● STATED PROBLEM: Can you retype the lines of the items below word for word, from the line containing "What is the approximate" through the line containing "Answer: dark trousers", both included?

[Scene-based reasoning records]
┌──

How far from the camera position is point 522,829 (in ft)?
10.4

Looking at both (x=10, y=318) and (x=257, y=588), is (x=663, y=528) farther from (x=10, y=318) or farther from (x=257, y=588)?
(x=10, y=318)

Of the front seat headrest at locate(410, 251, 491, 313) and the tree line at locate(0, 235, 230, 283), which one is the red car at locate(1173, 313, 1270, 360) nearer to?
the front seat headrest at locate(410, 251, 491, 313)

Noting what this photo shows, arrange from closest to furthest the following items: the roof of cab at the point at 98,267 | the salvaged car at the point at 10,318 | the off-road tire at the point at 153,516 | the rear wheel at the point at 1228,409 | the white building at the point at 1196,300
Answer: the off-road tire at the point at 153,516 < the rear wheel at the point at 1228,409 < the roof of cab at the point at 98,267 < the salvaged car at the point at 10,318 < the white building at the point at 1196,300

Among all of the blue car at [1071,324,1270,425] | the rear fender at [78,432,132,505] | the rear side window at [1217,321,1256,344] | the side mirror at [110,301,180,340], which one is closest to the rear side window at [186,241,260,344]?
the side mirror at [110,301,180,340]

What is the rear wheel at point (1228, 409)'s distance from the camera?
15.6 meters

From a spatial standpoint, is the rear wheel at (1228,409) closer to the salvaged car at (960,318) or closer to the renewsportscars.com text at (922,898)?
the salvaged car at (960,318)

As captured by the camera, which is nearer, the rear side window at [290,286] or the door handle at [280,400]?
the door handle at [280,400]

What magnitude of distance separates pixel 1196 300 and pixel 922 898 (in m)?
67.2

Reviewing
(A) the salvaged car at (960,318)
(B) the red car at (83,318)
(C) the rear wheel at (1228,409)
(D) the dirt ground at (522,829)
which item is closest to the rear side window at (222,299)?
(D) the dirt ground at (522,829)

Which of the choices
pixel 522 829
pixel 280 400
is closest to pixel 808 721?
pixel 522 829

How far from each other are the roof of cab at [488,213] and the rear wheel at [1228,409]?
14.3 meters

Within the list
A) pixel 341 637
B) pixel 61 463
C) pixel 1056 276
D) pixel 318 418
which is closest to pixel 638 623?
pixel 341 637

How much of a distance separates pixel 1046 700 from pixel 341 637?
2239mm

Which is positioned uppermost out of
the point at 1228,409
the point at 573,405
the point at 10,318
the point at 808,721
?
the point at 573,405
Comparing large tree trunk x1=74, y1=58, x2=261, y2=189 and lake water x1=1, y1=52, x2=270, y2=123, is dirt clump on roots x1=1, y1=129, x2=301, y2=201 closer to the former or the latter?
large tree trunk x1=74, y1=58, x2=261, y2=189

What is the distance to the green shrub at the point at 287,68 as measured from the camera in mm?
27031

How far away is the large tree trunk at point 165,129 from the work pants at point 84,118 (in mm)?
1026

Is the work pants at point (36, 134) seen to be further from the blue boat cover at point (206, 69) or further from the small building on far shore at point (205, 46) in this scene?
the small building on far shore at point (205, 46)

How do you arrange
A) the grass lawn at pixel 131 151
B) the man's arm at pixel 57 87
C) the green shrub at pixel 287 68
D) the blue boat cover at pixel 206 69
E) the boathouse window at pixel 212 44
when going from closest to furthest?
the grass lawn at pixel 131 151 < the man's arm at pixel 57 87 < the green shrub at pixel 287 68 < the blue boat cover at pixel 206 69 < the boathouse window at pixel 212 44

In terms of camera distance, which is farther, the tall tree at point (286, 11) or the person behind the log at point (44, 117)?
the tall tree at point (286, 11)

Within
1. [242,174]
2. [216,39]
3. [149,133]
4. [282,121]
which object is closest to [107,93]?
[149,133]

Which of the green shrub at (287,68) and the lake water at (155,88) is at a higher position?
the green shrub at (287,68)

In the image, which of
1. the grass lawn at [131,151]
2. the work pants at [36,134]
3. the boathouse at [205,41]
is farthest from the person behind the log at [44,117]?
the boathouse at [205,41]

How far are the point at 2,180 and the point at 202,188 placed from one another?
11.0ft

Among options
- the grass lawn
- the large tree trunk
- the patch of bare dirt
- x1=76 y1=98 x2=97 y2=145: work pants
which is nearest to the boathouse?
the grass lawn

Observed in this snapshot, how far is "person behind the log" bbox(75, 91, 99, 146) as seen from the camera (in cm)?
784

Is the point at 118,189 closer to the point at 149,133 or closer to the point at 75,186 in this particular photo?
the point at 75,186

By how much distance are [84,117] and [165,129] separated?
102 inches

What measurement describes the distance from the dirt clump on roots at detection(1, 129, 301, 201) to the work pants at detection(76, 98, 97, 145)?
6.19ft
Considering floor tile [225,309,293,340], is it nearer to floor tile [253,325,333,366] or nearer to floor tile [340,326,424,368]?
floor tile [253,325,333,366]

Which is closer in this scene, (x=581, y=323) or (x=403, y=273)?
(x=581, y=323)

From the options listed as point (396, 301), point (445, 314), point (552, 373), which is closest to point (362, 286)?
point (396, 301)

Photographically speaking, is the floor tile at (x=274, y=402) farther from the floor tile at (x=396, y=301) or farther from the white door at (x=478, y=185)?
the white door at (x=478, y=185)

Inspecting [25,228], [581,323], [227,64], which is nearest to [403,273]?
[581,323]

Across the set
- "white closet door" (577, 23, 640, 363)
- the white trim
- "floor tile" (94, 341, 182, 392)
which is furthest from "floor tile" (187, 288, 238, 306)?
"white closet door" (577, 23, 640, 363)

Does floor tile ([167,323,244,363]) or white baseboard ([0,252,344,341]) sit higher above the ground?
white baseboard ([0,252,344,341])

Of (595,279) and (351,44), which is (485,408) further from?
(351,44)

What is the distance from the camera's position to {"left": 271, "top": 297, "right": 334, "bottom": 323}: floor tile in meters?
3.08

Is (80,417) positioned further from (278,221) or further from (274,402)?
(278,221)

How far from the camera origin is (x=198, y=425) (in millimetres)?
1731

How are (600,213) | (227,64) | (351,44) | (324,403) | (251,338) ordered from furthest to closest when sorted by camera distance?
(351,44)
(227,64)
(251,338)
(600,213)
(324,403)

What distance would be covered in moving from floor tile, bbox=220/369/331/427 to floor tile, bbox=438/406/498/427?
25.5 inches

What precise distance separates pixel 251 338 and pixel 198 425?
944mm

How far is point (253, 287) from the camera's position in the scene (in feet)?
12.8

└──
┌──

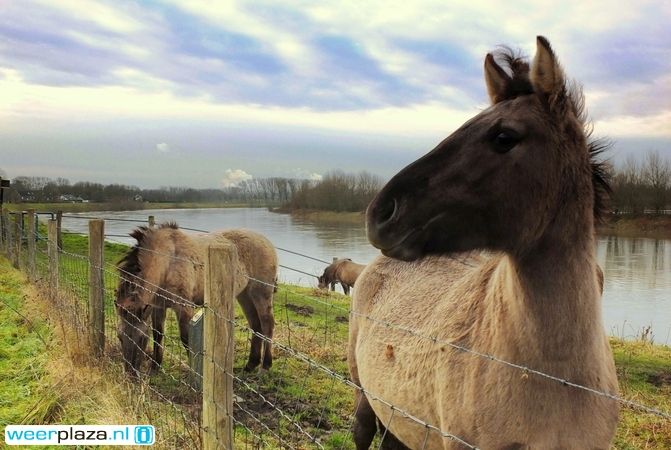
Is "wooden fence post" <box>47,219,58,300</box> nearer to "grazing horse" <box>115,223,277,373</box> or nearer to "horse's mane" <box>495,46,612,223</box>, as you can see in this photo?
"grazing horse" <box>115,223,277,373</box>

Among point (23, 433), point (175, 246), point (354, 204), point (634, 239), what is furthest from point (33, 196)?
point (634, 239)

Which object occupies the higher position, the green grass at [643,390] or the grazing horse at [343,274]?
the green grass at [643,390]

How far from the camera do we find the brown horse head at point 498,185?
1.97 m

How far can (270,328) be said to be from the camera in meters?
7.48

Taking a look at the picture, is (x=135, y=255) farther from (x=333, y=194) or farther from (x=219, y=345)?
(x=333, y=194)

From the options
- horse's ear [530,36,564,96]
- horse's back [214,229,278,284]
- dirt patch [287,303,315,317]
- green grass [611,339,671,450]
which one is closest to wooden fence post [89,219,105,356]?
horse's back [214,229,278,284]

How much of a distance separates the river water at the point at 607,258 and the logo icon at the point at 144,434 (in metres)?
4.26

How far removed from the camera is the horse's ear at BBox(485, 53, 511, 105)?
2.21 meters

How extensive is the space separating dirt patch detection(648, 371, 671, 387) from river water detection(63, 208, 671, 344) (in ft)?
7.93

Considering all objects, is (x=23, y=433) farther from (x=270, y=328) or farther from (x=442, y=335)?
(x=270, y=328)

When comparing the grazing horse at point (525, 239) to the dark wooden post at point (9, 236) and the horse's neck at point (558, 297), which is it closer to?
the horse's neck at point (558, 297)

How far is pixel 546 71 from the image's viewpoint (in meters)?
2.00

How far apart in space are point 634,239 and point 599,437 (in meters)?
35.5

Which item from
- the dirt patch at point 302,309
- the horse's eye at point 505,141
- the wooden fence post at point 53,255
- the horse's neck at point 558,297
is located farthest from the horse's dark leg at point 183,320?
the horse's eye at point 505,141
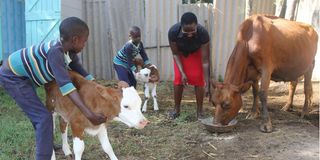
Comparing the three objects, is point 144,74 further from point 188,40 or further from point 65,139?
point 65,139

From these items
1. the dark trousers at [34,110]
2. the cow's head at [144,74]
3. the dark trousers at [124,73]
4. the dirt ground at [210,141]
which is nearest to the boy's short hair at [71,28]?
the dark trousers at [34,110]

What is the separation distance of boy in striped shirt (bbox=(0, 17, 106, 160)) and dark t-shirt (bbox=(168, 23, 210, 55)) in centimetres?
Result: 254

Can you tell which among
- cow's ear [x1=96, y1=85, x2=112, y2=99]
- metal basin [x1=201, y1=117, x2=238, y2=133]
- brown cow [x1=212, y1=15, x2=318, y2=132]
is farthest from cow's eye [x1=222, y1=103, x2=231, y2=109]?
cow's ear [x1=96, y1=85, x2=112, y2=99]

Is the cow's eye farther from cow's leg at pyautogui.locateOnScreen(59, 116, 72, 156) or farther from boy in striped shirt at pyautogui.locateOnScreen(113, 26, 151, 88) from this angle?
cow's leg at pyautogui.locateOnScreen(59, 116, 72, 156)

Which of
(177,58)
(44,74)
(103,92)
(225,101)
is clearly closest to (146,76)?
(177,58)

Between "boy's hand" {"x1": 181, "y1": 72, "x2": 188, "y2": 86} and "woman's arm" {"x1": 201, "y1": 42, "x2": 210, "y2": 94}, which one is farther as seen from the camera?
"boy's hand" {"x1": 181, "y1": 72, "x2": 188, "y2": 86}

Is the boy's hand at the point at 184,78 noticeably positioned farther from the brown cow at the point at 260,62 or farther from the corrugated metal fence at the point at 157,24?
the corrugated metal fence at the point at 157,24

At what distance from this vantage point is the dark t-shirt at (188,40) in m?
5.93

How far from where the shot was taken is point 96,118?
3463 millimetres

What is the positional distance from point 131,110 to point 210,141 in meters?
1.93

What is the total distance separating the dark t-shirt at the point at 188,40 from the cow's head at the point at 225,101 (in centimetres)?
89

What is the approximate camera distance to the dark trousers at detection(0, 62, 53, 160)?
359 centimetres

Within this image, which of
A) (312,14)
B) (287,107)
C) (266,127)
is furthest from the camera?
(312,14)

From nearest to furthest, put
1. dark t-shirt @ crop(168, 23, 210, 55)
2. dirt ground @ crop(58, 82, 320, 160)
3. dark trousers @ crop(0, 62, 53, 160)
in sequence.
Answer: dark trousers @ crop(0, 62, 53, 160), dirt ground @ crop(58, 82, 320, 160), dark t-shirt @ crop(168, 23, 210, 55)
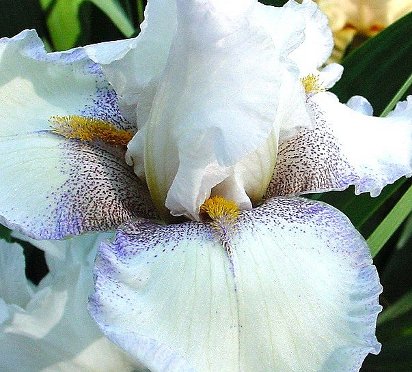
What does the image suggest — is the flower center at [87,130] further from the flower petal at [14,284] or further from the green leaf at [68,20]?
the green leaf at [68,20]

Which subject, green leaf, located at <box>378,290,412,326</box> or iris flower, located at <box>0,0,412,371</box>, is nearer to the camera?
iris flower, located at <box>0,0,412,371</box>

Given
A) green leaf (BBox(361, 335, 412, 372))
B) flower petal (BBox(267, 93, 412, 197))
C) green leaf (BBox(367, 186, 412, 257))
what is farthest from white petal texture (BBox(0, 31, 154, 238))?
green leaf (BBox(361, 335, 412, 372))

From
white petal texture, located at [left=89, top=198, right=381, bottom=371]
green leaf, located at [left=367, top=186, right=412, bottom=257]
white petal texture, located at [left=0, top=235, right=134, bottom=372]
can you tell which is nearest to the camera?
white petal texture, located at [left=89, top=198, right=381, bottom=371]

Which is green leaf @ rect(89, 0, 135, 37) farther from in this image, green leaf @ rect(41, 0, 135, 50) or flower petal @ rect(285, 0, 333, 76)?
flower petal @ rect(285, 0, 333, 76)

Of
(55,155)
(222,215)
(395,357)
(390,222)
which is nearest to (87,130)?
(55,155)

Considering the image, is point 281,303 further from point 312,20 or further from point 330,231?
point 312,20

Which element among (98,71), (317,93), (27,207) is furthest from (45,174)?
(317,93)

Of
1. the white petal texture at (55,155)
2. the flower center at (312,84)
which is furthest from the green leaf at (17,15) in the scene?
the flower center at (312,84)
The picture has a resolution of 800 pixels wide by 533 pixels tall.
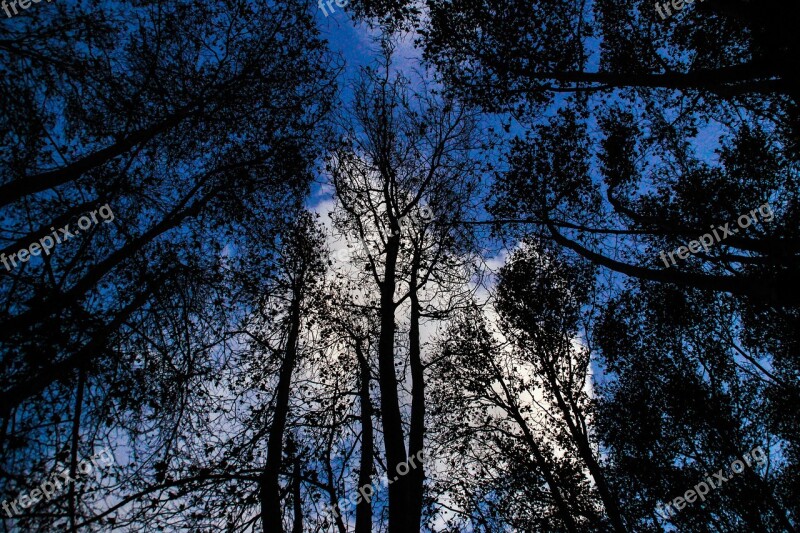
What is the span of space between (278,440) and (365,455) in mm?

└──

● OUTPUT FOR THIS EXERCISE:
What is the approximate camera distance to the dark trousers at detection(0, 62, 53, 160)?
359 centimetres

Within this image, which of
A) (312,14)
B) (287,107)
C) (266,127)
is furthest from the camera?
(312,14)

From nearest to furthest, put
1. dark t-shirt @ crop(168, 23, 210, 55)
2. dirt ground @ crop(58, 82, 320, 160)
3. dark trousers @ crop(0, 62, 53, 160)
in sequence.
Answer: dark trousers @ crop(0, 62, 53, 160), dirt ground @ crop(58, 82, 320, 160), dark t-shirt @ crop(168, 23, 210, 55)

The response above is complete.